- DOCUMENT EXTRACT -
Could we come out of our fog

into the blazing light and delight

of being here at all?

Could we be awestruck by the love

that made us,

by the sheer radiance offered us

in the gift of being?

~ Gunilla Norris, Simple Ways

We spend much of our lives in anticipation of the extraordinary, yearning for something that will alter our circumstances and result in greater happiness, wealth, fame or success.  What we expected our life to be may be very different from the existence we find ourselves struggling to accept from day to day.  We may wonder what happened:  Did my true life direction get mysteriously derailed at some point?  Can I really claim the  current state of affairs as “my life”?  What should I be doing – what can I do? – to transform my life to make it correspond more faithfully to my deepest aspirations?

     Curiously enough, while the ordinariness of everyday life is something from which we often seek escape and relief, spirituality depends on it.  Prayer and spiritual practice in general thrive on a habitus, a way of life and being in the world that is regular, evenly apportioned and unexceptional.  Great mystics and spiritual teachers – St. Teresa of Avila, to name one – noticed, for example, that their spiritual life and prayer suffered when they were for too long taken out of their ordinary circumstances.  Special events and out-of-the-ordinary occurrences may be a boon to our spiritual life in the short term.   But the highs do not and cannot last.  Inevitably, we must return to our everyday “common” life, where we are called to integrate and make fruitful each new experience, insight or learning we have received.  The ordinary is the setting of our ongoing formation and personal restoration.  In reality, the extraordinary resides within the ordinary.  The spirit reveals itself and is authentically encountered in what appears to be commonplace and unspectacular.  “Truly,” said Jacob, “God is in this place and I knew it not.”

- WHAT TO WORK ON -
1. Say whether each statement agrees with the passage on everyday life, answering yes or no and quoting the words from the passage that decide it. (a) The passage says that mystics such as St. Teresa of Avila found their prayer suffered when kept too long away from their ordinary circumstances. (b) The passage holds that the highs brought by special events can last indefinitely. (c) The verse at the top is credited to Gunilla Norris.
2. Retype the passage on everyday life between "by the sheer" and "my deepest aspirations?", inclusive.

- GIVEN DATA -
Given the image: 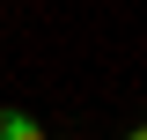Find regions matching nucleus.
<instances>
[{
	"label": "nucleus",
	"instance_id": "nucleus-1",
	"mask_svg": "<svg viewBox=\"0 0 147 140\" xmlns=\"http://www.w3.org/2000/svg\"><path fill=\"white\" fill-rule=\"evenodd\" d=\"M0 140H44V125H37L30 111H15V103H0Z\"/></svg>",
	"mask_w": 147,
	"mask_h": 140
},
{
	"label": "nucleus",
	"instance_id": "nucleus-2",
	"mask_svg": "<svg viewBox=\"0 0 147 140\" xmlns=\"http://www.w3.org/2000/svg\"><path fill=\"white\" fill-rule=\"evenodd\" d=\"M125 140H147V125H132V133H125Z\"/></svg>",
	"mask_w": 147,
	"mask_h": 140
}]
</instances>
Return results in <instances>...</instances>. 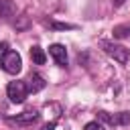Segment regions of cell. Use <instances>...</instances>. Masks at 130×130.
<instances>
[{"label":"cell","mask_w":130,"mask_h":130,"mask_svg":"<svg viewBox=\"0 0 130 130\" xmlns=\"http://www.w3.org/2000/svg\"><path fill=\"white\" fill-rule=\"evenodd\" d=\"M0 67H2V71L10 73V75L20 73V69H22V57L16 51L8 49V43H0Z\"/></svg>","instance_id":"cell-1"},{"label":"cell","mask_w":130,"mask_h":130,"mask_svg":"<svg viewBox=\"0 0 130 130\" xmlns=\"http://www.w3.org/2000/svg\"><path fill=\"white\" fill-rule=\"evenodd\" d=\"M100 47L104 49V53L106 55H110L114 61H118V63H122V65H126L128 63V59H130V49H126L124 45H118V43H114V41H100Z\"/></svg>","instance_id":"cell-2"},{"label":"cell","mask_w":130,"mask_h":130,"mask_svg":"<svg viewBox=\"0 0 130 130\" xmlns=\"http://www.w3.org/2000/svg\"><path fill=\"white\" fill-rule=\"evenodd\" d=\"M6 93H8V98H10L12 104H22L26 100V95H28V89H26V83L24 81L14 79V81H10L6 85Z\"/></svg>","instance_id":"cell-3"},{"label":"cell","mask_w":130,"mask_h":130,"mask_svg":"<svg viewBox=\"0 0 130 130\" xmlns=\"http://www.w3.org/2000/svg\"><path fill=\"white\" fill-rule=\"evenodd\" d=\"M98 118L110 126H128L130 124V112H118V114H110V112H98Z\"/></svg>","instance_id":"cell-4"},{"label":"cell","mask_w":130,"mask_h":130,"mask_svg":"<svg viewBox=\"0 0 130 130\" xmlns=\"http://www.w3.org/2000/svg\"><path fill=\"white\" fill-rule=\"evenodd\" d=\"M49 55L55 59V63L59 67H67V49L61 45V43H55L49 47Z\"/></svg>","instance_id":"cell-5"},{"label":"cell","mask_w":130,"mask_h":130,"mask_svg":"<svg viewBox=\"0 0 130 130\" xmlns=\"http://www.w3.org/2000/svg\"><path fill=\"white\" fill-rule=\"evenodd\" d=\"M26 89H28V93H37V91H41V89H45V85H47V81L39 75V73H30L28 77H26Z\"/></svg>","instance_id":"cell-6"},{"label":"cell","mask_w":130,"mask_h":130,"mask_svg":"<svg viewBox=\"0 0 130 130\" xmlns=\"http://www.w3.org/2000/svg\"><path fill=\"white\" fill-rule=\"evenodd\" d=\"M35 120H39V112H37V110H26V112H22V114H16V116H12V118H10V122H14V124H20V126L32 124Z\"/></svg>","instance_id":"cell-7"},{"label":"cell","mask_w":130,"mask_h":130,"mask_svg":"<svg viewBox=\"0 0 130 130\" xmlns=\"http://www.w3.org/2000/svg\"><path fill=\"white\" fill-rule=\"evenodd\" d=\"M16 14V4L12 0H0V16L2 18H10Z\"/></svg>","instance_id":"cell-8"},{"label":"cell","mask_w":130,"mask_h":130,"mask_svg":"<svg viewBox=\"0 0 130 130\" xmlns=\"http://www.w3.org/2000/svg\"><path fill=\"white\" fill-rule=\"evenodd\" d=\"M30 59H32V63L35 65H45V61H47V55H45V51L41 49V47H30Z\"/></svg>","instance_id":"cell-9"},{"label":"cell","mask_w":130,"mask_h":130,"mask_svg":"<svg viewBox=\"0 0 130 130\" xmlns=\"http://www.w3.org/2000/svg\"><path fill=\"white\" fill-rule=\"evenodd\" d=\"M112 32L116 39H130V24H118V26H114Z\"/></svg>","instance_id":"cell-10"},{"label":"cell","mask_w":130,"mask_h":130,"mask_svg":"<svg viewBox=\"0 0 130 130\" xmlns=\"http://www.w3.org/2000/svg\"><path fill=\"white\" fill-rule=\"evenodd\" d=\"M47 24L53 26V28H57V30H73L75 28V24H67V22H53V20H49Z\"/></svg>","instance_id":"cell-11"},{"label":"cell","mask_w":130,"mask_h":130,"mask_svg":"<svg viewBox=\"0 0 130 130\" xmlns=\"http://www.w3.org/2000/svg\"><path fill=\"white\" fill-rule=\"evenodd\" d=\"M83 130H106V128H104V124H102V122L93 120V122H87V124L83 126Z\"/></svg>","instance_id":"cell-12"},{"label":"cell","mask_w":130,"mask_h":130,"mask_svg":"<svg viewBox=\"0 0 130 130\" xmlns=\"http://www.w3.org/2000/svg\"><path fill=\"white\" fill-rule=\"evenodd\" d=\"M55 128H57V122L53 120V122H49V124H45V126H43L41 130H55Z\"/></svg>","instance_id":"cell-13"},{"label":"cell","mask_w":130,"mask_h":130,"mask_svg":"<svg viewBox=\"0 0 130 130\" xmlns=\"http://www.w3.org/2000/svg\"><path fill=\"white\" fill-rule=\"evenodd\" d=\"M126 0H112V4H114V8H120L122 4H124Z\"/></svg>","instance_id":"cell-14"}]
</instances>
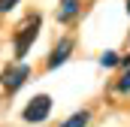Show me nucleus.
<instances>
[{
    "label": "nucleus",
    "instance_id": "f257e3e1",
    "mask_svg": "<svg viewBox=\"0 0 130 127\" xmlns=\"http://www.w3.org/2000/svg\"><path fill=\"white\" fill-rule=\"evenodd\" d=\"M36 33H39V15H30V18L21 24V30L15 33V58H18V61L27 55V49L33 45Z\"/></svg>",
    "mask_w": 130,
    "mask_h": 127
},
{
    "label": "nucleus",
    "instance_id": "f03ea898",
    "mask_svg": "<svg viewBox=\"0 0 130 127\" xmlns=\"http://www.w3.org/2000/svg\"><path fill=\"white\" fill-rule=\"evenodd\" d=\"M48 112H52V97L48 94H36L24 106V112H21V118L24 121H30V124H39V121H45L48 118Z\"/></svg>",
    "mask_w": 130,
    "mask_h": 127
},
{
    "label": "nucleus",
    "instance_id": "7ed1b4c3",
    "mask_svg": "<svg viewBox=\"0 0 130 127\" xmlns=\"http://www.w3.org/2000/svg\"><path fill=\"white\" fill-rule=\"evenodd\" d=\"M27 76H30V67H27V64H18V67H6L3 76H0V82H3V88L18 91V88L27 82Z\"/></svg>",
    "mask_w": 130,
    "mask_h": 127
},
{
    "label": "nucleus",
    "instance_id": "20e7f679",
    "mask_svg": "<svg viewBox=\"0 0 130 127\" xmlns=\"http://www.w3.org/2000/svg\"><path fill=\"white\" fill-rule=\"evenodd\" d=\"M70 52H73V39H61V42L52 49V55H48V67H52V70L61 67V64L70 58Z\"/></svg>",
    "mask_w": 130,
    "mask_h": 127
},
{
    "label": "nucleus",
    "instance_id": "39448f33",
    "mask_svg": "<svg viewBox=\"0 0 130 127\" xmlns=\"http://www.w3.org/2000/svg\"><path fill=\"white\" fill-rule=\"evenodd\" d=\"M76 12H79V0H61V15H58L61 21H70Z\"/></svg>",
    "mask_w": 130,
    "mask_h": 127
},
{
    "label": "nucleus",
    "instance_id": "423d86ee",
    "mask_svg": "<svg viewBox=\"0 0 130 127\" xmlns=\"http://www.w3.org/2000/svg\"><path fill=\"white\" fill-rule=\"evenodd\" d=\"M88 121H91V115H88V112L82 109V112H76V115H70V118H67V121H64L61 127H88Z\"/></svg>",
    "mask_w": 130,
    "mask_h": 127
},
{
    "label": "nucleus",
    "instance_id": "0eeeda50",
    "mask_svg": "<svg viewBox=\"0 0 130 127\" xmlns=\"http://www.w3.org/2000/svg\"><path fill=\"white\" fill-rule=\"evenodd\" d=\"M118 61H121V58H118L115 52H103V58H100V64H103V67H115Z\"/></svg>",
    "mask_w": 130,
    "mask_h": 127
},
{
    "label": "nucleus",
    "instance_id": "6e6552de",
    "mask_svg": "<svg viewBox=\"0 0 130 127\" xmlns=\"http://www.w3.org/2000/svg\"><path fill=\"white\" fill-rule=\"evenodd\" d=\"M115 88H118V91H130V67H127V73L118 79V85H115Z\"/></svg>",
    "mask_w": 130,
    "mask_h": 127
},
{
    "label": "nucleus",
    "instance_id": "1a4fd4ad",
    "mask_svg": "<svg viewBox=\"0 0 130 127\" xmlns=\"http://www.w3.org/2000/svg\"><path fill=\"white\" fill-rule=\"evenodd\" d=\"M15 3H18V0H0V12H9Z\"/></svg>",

- SOLUTIONS TO THE PROBLEMS -
1.
(a) Yes: "St. Teresa of Avila, to name one – noticed, for example, that their spiritual life and prayer suffered when they were for too long taken out of their ordinary circumstances."
(b) No: "But the highs do not and cannot last."
(c) Yes: "~ Gunilla Norris, Simple Ways"

2.
by the sheer radiance offered us

in the gift of being?

~ Gunilla Norris, Simple Ways

We spend much of our lives in anticipation of the extraordinary, yearning for something that will alter our circumstances and result in greater happiness, wealth, fame or success.  What we expected our life to be may be very different from the existence we find ourselves struggling to accept from day to day.  We may wonder what happened:  Did my true life direction get mysteriously derailed at some point?  Can I really claim the  current state of affairs as “my life”?  What should I be doing – what can I do? – to transform my life to make it correspond more faithfully to my deepest aspirations?